The last long conversation we had before he died was when Ralph Nader was running for President in 2000. He asked me who I liked. I told him I hoped Nader would get 5% of the vote to qualify the Green Party for federal funding during the next election, since that would give Nader a platform for promoting his ideas. Daddy said he agreed with me. I was thrilled and relieved. Other than our shared disdain for “the Rockefellers,” this was more than we had ever agreed on anything in connection with politics, and he was eighty-eight years old.

In the end, Daddy died a long slow death as a victim of Parkinson’s disease. Over the years, he got more and more stiff. The last time I visited him, he seemed to be frozen solid. Lying with his back to me, he said, “Son, do you ever cry?” I said, “Yes, I do from time to time.” He replied, “Well, so do I.”

After a while, he said, “I feel I was not a very good father.” I answered, “You did the best you could.” I could also have told him that I appreciated his repeated support for my independence, and that I had picked up from him his moral concerns, his interest in politics, and his dedication to hard work.

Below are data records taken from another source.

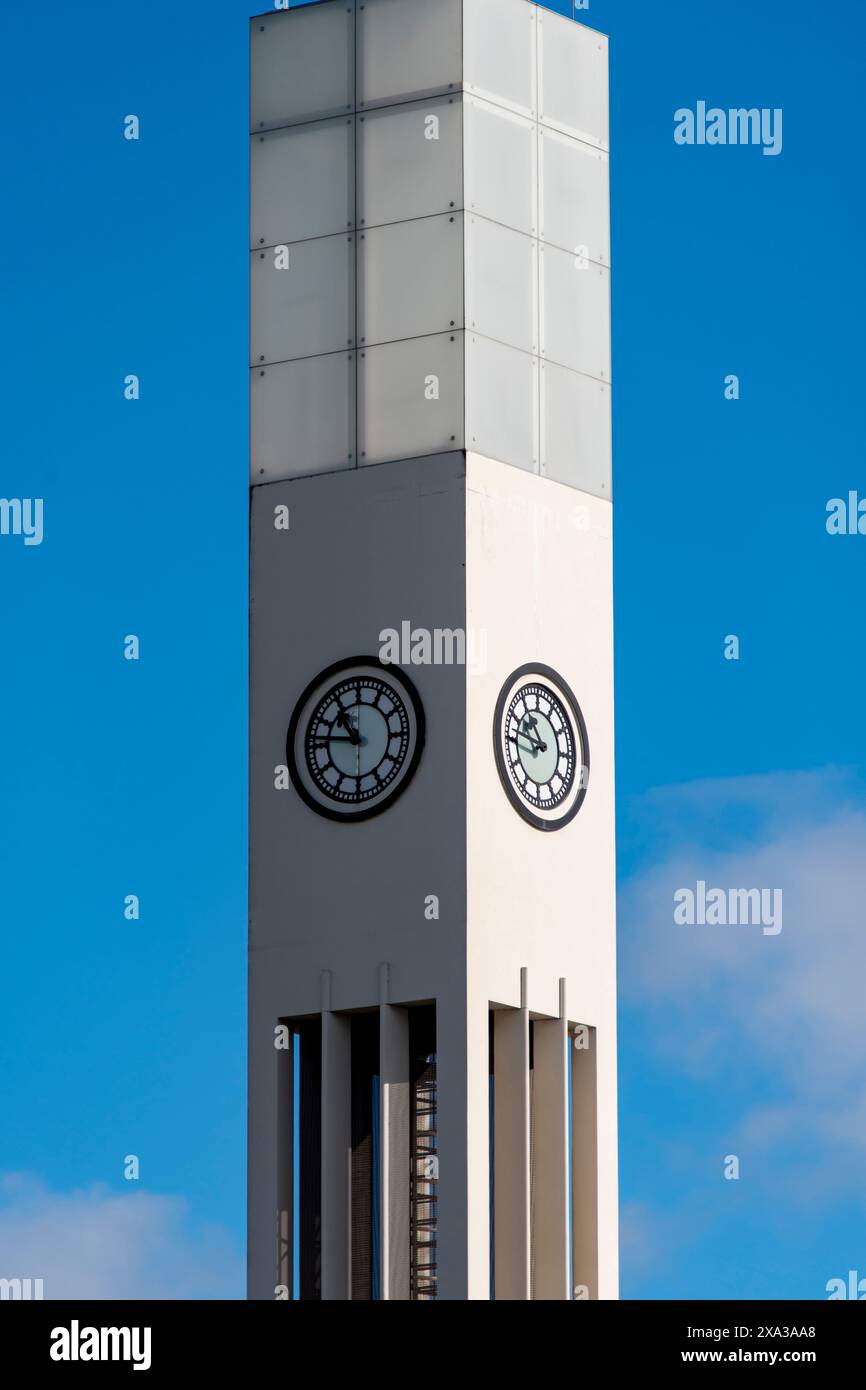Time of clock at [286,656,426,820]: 10:46
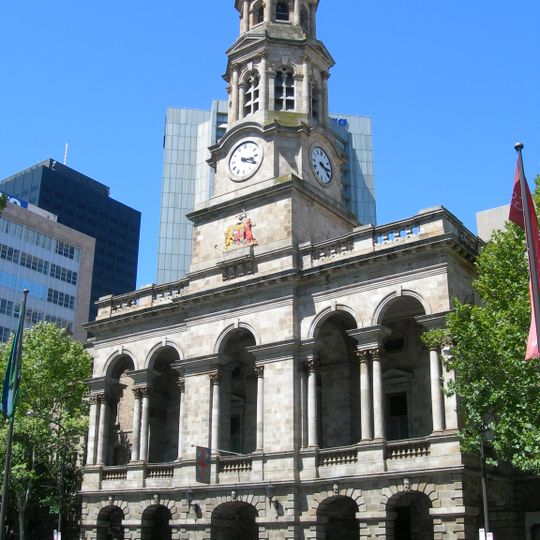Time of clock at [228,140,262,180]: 3:19
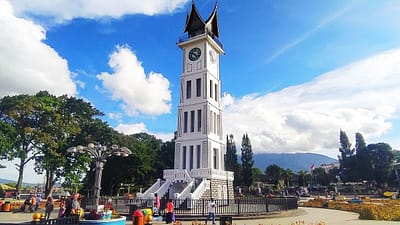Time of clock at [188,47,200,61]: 4:50
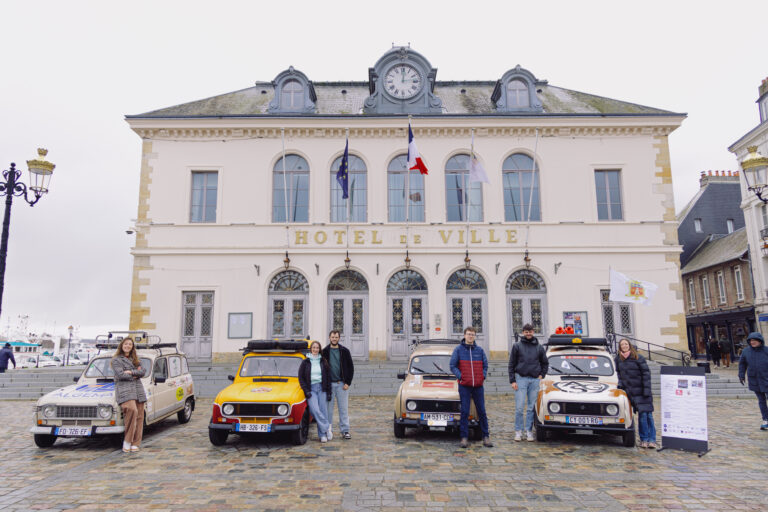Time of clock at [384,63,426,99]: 12:13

Prior to the funeral in Dallas, the wife of one of my cousins brought the scalp massager to the house and laid it on the floor by the door, which came across to me as a statement of disgust about Daddy’s sex abuse.

When Uncle George and I were alone in the living room, I asked him if he knew why Daddy and Mother had moved to Arkansas. He didn’t say a word. Instead, he got up and left the room.

Not many people came to the funeral. When I arrived, I sat down next to George, feeling close to him and sympathizing with his loss. He moved away to another seat. I can only guess why. I assume he disapproved of my religion, my politics, and my life style. And he probably thought I had not been a good son.

Since Wilma had warned me not to say too much, I said only a few words at the service. So did Sally and a few other people. Then, with Wilma’s three sons and some other family members, we scattered Daddy’s ashes at a golf course, the field of green where he played out one of his greatest passions.

When I headed back to California, I swore I’d never set foot in Texas again.